Segundo informações oficiais, o suspeito teria praticado os abusos em pelo menos três ocasiões ocorridas em agosto do ano passado. Além de estuprar a criança, ele também filmava os atos, armazenando vídeos dessas cenas em seu celular. Essas evidências representam um agravante na investigação, pois indicam a produção e o armazenamento de material de abuso sexual infantil, o que pode resultar em penas mais severas caso a denúncia seja confirmada em julgamento.

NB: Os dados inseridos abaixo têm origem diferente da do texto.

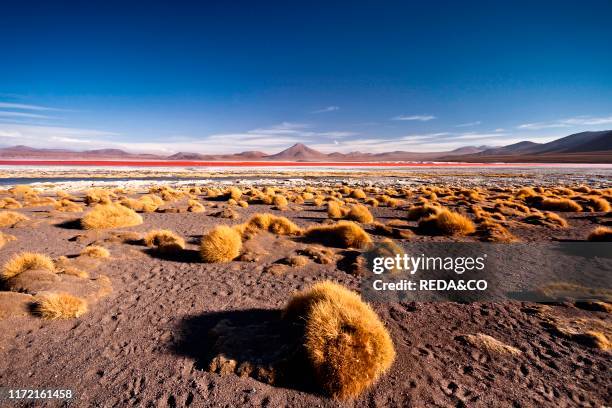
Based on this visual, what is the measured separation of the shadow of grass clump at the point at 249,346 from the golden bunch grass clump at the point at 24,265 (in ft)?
11.6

A Polícia Federal destacou que, durante a operação, foram cumpridos dois mandados de busca e apreensão na residência do suspeito. Os aparelhos eletrônicos apreendidos serão submetidos a perícia e análise detalhada, buscando identificar possíveis outros materiais relacionados ao crime ou vítimas adicionais. A investigação busca esclarecer toda a extensão do abuso e determinar se há envolvimento do suspeito em outros delitos semelhantes.
Caso seja condenado, o homem pode responder por diversos crimes previstos no Código Penal e na legislação específica de proteção à criança. Entre eles, o estupro de vulnerável, que possui pena de 10 a 18 anos de reclusão, a produção de cenas de sexo envolvendo menores, cuja pena varia de 4 a 8 anos, e o armazenamento de material de abuso sexual infantojuvenil, que também pode resultar em penalidades severas. As autoridades reforçam a importância de denúncias de abusos contra crianças e adolescentes, garantindo que casos como esse sejam apurados com rigor.
Este caso evidencia a gravidade de crimes de abuso sexual infantil e a necessidade de ações eficazes por parte das forças de segurança para combater esse tipo de delito. A Polícia Federal continuará investigando o suspeito e demais possíveis envolvidos, além de colaborar com as instituições de proteção à infância para garantir que a vítima receba o apoio necessário.